Harvest: Wild Gooseberry ChaseApr 28, 2022 05:11PM ● By Sara Locke
Photo via iStock.
Nebraska is known for the food it can grow, and berries are no exception. From tart to sweet, tender to crisp, each berry brings its own resumé of delicious vitamins, nutrients, and antioxidants to entice and delight. Fresh-from-the-vine foragers and put-it-in-a-pie guys alike will find a sweet treat growing wild all across the state.
Andrew Tonnies and wife Kate are growing their own expertise in the field via Hideaway Farms, an acreage they bought near North Bend, Nebraska, and built up over the last decade. The pair had their first farmer’s market season in 2021 at Village Pointe in West Omaha, and plan to add to their offerings this season.
“We planted so many different things, and they’re just really starting to get going,” Andrew said of his crop’s maturity. “We raise berries and make value-added jams and jellies. We forage wild choke cherries that grow on our land, and elderberries. We use lilacs, dandelions, marigolds, and lemon verbena in our jams to create really interesting combinations.”
Tyler Glesne of Omaha is an amateur grower who makes foraging a family affair.
“I actually make elderberry jelly with my mother-in-law every year, in addition to elderberry liquor,” he said. “It’s the kids’ job to pick them and wash them.
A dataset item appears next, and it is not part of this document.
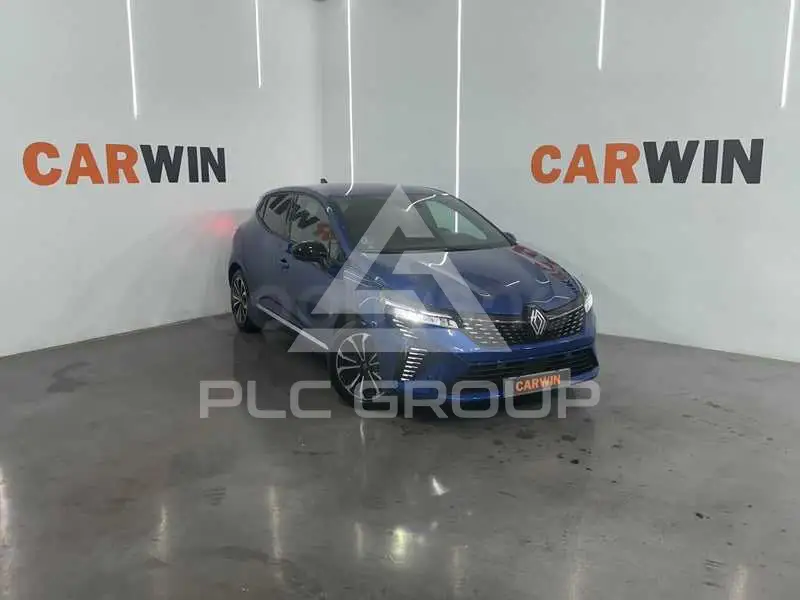 2025 Renault Clio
They actually really enjoy it. It’s a good bonding time every fall.”
Nebraska’s wild berries tend to be of the hardiest stock, thriving anywhere they can find full sun and be left to ripen without danger of being mowed down. Bushes can be found flourishing along the edges of wooded areas, vines climbing fences, even trees taking root in overgrown ditches and meadows. In fact, growers beware—some berry plants are invasive, spreading extremely fast and quickly taking over a habitat!
Before heading out to harvest, be sure to consider the following three questions.
Should I Eat Wild Fruits?
While many of Nebraska’s wild fruits are not only safe to eat, but wildly delicious, several berries bear the burden of toxins that can cause anything from mild itchiness to paralysis. Foragers should bring a reliable field guide, or download a berry identification app, to positively identify the plant before picking. Wild Berries and Herbs LITE is free on the App Store.
Seeing an animal snacking on a few fallen fruits might lead a person to believe the same would be safe for humans, but don’t be fooled. Many fruits that are toxic to people are a delicious, nutritious snack to birds and deer. Even the elderberry, popular for its medicinal qualities and immune-boosting properties, is dangerous to eat raw or unripe. The entire plant is poisonous to humans, and uncooked berries can react in one’s gut to create a deadly hydrogen cyanide cocktail.
May I Pick Wild Fruit in Nebraska?
Any berry picking needs to be done safely and with permission. While a bush growing along a favorite walk might be tempting, picking fruit may mean risking more than the social faux pas of stealing. Pesticides, herbicides, or ground toxins may have leeched their way into the fruit, and a pilfered handful gobbled down might result intestinal distress and abdominal pain.
Permission to forage from state parks and forests can be attained be reaching out to the park’s superintendent, while farmland and acreages often allow individuals or small groups to forage by contacting the property owner directly.
When are Wild Fruits Ripe in Nebraska?
Nebraska’s many fruits each come into season in their own time. Mulberries, strawberries, and raspberries ripen from mid-June to mid-July. Choke cherries and currants are best from mid-July to mid-August. Sand cherries, blackberries, and gooseberries should be harvested from early July to mid-August. And ground cherries and buffalo berries can be enjoyed between July and September. Elderberries can be harvested (only the ripe fruits, and cook before eating) from mid-August to mid-September.
A day of adventure and the sweet fruits of your labor are still green and wild on the vine, and just a sun-drenched summer day away from being ripe and ready to be plucked.